*Set problem*. Rewrite the listing below as a numbered list, one line per item, leaving out the blank lines.

*Provided entries*.
____________

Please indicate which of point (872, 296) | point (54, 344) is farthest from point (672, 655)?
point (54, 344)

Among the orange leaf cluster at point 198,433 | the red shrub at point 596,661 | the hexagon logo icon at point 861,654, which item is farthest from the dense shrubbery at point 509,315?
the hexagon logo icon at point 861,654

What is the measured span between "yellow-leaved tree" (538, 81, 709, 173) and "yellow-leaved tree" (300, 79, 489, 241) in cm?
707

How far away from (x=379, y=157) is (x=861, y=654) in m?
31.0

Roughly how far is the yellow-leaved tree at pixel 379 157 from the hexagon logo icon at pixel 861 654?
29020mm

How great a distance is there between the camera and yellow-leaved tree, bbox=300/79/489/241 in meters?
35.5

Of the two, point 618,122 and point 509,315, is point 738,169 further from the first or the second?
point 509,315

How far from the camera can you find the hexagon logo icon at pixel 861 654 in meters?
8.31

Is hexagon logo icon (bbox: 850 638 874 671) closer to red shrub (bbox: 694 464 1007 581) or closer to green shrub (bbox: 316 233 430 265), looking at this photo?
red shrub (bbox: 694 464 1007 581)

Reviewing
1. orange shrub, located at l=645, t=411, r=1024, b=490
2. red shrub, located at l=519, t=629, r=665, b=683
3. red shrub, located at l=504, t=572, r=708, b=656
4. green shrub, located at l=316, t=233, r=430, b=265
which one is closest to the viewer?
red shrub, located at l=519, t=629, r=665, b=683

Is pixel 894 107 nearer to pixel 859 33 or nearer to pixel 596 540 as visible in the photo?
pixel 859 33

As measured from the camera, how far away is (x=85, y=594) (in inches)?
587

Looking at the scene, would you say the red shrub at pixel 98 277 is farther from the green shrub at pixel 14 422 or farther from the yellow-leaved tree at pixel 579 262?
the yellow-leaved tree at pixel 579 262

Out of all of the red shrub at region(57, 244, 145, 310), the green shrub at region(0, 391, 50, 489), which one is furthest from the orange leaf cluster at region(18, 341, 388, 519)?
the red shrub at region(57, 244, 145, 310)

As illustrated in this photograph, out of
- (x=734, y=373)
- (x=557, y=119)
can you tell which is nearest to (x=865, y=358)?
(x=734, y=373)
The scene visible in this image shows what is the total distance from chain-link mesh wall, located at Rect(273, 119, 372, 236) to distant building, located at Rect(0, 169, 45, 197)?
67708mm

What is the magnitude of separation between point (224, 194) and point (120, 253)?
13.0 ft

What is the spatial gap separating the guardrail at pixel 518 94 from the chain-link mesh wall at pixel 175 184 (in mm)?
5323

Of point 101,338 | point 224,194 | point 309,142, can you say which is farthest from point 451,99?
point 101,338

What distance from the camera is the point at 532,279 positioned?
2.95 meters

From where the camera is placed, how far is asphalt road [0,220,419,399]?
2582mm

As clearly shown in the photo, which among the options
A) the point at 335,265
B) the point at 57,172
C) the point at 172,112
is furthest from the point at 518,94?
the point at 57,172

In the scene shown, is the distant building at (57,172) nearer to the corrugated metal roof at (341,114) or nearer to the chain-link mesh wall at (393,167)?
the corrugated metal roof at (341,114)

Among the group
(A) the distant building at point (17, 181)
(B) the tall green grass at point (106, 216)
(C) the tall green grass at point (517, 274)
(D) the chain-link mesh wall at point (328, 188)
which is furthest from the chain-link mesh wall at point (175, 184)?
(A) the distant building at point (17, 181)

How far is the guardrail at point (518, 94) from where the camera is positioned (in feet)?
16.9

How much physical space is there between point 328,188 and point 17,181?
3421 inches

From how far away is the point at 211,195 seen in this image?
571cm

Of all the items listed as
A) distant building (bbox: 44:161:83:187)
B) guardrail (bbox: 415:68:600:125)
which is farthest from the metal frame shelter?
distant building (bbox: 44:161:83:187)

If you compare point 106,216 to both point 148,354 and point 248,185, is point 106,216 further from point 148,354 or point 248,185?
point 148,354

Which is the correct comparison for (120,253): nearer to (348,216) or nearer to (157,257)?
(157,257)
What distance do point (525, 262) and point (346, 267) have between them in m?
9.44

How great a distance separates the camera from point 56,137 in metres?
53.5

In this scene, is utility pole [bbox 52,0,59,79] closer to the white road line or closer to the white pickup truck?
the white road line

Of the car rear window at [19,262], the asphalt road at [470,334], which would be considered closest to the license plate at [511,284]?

____________

*Correct answer*.
1. Please indicate which of point (872, 296) | point (54, 344) is farthest from point (672, 655)?
2. point (54, 344)
3. Among the orange leaf cluster at point 198,433 | the red shrub at point 596,661 | the hexagon logo icon at point 861,654, which item is farthest from the dense shrubbery at point 509,315?
4. the hexagon logo icon at point 861,654
5. What is the measured span between "yellow-leaved tree" (538, 81, 709, 173) and "yellow-leaved tree" (300, 79, 489, 241) in cm?
6. 707
7. How far away from (x=379, y=157) is (x=861, y=654) in m?
8. 31.0
9. Roughly how far is the yellow-leaved tree at pixel 379 157 from the hexagon logo icon at pixel 861 654?
10. 29020mm
11. How great a distance is there between the camera and yellow-leaved tree, bbox=300/79/489/241 in meters?
12. 35.5
13. Of the two, point 618,122 and point 509,315, is point 738,169 further from the first or the second?
14. point 509,315
15. How far from the camera can you find the hexagon logo icon at pixel 861 654 in meters?
16. 8.31
17. Is hexagon logo icon (bbox: 850 638 874 671) closer to red shrub (bbox: 694 464 1007 581) or closer to green shrub (bbox: 316 233 430 265), looking at this photo?
18. red shrub (bbox: 694 464 1007 581)
19. Reviewing
20. 1. orange shrub, located at l=645, t=411, r=1024, b=490
21. 2. red shrub, located at l=519, t=629, r=665, b=683
22. 3. red shrub, located at l=504, t=572, r=708, b=656
23. 4. green shrub, located at l=316, t=233, r=430, b=265
24. which one is closest to the viewer?
25. red shrub, located at l=519, t=629, r=665, b=683
26. Is pixel 894 107 nearer to pixel 859 33 or nearer to pixel 596 540 as visible in the photo?
27. pixel 859 33
28. As measured from the camera, how far away is (x=85, y=594) (in inches)?
29. 587
30. Looking at the scene, would you say the red shrub at pixel 98 277 is farther from the green shrub at pixel 14 422 or farther from the yellow-leaved tree at pixel 579 262?
31. the yellow-leaved tree at pixel 579 262
32. Out of all of the red shrub at region(57, 244, 145, 310), the green shrub at region(0, 391, 50, 489), which one is furthest from the orange leaf cluster at region(18, 341, 388, 519)?
33. the red shrub at region(57, 244, 145, 310)
34. As illustrated in this photograph, out of
35. - (x=734, y=373)
36. - (x=557, y=119)
37. can you tell which is nearest to (x=865, y=358)?
38. (x=734, y=373)
39. The scene visible in this image shows what is the total distance from chain-link mesh wall, located at Rect(273, 119, 372, 236) to distant building, located at Rect(0, 169, 45, 197)?
40. 67708mm
41. What is the magnitude of separation between point (224, 194) and point (120, 253)?
42. 13.0 ft
43. What is the spatial gap separating the guardrail at pixel 518 94 from the chain-link mesh wall at pixel 175 184 (in mm)?
44. 5323
45. Of point 101,338 | point 224,194 | point 309,142, can you say which is farthest from point 451,99?
46. point 101,338
47. What distance from the camera is the point at 532,279 positioned?
48. 2.95 meters
49. From where the camera is placed, how far is asphalt road [0,220,419,399]?
50. 2582mm
51. As clearly shown in the photo, which among the options
52. A) the point at 335,265
53. B) the point at 57,172
54. C) the point at 172,112
55. is furthest from the point at 518,94?
56. the point at 57,172
57. In the scene shown, is the distant building at (57,172) nearer to the corrugated metal roof at (341,114) or nearer to the chain-link mesh wall at (393,167)?
58. the corrugated metal roof at (341,114)
59. Among the group
60. (A) the distant building at point (17, 181)
61. (B) the tall green grass at point (106, 216)
62. (C) the tall green grass at point (517, 274)
63. (D) the chain-link mesh wall at point (328, 188)
64. which is furthest from the chain-link mesh wall at point (175, 184)?
65. (A) the distant building at point (17, 181)
66. How far is the guardrail at point (518, 94) from where the camera is positioned (in feet)?
67. 16.9
68. How much physical space is there between point 328,188 and point 17,181?
69. 3421 inches
70. From how far away is the point at 211,195 seen in this image?
71. 571cm
72. Of all the items listed as
73. A) distant building (bbox: 44:161:83:187)
74. B) guardrail (bbox: 415:68:600:125)
75. which is farthest from the metal frame shelter?
76. distant building (bbox: 44:161:83:187)
77. If you compare point 106,216 to both point 148,354 and point 248,185, is point 106,216 further from point 148,354 or point 248,185?
78. point 148,354
79. Which is the correct comparison for (120,253): nearer to (348,216) or nearer to (157,257)?
80. (157,257)
81. What distance do point (525, 262) and point (346, 267) have between them in m?
82. 9.44
83. How great a distance separates the camera from point 56,137 in metres?
84. 53.5
85. In this scene, is utility pole [bbox 52,0,59,79] closer to the white road line or closer to the white pickup truck?
86. the white road line
87. Of the car rear window at [19,262], the asphalt road at [470,334], which would be considered closest to the license plate at [511,284]?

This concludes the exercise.